* **WHAT TO WORK ON**
Every line below that has the word "over" counts once; report how many lines that makes, with no other words.
START SUPPLIED MATERIAL
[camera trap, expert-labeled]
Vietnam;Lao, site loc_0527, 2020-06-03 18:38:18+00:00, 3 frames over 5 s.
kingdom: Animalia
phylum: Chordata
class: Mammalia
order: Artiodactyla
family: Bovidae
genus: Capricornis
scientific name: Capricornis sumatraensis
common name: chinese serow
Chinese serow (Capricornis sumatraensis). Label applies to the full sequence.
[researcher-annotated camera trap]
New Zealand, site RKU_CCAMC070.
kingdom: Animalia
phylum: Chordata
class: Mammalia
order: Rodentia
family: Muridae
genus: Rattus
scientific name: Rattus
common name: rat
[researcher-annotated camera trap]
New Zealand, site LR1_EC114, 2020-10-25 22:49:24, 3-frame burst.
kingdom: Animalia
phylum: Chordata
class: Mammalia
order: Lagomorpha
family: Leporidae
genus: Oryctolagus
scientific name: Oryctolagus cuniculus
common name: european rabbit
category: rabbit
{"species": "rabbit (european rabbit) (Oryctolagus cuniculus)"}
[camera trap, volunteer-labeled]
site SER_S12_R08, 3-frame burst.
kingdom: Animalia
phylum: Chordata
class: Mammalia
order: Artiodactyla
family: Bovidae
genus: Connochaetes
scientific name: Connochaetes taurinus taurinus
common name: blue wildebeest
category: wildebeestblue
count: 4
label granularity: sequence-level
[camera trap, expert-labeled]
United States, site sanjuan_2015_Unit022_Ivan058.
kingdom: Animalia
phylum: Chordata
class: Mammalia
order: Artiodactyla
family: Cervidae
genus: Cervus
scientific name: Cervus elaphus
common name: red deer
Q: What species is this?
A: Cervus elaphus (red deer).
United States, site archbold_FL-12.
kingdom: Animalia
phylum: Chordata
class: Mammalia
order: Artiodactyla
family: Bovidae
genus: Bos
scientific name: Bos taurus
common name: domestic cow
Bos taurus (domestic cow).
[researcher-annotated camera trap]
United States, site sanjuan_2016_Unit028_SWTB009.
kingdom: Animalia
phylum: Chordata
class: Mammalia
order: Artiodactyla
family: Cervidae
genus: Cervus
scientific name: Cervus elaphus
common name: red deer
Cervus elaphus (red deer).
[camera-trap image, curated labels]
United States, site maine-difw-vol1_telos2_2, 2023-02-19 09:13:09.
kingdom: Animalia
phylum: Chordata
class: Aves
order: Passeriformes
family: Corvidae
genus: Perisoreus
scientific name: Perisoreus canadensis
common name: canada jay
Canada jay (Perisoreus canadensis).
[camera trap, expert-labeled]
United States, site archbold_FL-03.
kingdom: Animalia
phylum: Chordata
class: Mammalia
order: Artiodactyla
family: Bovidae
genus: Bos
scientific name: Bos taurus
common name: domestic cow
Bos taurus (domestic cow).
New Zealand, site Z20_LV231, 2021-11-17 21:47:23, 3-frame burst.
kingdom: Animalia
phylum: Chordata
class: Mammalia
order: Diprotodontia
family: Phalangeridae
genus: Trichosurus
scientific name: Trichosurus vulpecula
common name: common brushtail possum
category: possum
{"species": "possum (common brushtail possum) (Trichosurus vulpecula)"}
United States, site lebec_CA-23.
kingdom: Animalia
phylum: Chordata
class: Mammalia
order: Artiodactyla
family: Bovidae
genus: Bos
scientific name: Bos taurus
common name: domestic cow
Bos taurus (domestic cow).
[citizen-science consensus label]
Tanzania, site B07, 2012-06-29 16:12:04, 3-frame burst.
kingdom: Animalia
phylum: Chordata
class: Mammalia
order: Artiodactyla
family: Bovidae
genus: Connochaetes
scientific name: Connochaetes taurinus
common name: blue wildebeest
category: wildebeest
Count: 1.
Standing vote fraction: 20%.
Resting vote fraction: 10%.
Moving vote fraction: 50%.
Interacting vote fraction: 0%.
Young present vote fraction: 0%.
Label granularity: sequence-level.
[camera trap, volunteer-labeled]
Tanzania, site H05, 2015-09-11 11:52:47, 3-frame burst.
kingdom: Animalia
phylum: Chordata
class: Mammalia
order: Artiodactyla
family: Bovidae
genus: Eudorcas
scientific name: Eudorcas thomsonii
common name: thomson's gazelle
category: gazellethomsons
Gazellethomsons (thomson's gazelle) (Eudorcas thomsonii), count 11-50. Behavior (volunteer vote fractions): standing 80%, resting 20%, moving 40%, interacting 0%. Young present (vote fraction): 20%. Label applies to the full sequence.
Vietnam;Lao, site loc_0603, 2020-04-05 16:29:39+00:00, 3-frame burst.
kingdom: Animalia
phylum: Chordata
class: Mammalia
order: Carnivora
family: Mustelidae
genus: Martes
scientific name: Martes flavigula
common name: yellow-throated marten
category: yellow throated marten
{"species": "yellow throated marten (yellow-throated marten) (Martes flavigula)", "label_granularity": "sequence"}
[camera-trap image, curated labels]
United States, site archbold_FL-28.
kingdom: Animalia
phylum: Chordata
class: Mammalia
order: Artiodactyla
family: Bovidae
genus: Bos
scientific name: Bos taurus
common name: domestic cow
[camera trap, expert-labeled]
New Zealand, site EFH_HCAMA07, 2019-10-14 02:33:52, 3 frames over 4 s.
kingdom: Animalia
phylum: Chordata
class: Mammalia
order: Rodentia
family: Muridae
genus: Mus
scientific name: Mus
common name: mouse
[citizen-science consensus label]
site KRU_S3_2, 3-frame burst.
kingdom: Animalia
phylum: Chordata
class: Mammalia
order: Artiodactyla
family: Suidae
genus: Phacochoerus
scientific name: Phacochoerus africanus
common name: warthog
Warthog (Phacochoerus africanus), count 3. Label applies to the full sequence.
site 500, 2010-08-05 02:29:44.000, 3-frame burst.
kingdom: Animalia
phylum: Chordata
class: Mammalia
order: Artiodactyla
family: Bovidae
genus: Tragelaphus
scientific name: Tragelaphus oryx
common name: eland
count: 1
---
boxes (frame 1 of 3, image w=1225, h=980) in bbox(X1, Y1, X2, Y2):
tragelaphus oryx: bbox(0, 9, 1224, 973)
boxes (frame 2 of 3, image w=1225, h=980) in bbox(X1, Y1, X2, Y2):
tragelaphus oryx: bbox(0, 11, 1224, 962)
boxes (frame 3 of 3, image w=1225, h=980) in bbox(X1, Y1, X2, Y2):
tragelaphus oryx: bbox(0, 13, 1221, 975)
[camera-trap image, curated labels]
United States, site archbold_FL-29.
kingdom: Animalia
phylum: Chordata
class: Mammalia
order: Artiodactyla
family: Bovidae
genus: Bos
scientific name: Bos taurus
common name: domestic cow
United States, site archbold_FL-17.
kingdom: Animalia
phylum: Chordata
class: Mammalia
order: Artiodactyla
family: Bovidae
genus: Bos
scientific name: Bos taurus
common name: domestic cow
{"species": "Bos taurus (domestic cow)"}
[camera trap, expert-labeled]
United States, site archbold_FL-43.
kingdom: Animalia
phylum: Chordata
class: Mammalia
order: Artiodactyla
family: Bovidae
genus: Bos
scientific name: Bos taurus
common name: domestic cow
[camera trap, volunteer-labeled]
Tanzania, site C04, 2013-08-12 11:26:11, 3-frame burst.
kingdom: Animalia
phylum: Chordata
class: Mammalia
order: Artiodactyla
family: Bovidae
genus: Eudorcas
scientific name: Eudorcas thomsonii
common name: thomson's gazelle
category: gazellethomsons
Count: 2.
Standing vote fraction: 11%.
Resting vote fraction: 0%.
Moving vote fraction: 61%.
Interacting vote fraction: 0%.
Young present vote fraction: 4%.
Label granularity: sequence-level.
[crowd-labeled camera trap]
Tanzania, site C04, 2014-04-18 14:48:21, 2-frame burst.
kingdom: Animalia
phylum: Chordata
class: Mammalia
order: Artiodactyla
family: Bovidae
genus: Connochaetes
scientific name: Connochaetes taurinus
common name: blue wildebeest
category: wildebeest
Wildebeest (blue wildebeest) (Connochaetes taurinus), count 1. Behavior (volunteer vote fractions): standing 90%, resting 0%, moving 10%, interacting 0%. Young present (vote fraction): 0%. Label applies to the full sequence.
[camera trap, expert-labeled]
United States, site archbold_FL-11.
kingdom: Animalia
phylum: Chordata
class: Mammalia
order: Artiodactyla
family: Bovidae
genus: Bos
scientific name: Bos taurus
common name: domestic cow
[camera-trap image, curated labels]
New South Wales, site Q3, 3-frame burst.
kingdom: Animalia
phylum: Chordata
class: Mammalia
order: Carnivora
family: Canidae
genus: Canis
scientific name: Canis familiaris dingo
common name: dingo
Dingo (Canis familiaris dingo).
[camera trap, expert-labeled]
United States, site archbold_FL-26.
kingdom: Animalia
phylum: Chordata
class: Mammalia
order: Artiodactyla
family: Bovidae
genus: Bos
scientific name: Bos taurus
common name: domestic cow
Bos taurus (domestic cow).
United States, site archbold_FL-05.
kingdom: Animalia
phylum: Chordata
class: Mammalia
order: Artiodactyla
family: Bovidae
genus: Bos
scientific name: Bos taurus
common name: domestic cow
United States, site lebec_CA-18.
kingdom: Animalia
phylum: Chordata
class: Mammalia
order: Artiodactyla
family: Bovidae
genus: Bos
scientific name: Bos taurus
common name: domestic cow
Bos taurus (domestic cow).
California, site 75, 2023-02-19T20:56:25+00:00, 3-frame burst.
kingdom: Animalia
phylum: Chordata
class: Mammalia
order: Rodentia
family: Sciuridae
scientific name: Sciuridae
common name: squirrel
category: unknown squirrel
END SUPPLIED MATERIAL
* **SOLUTION**
2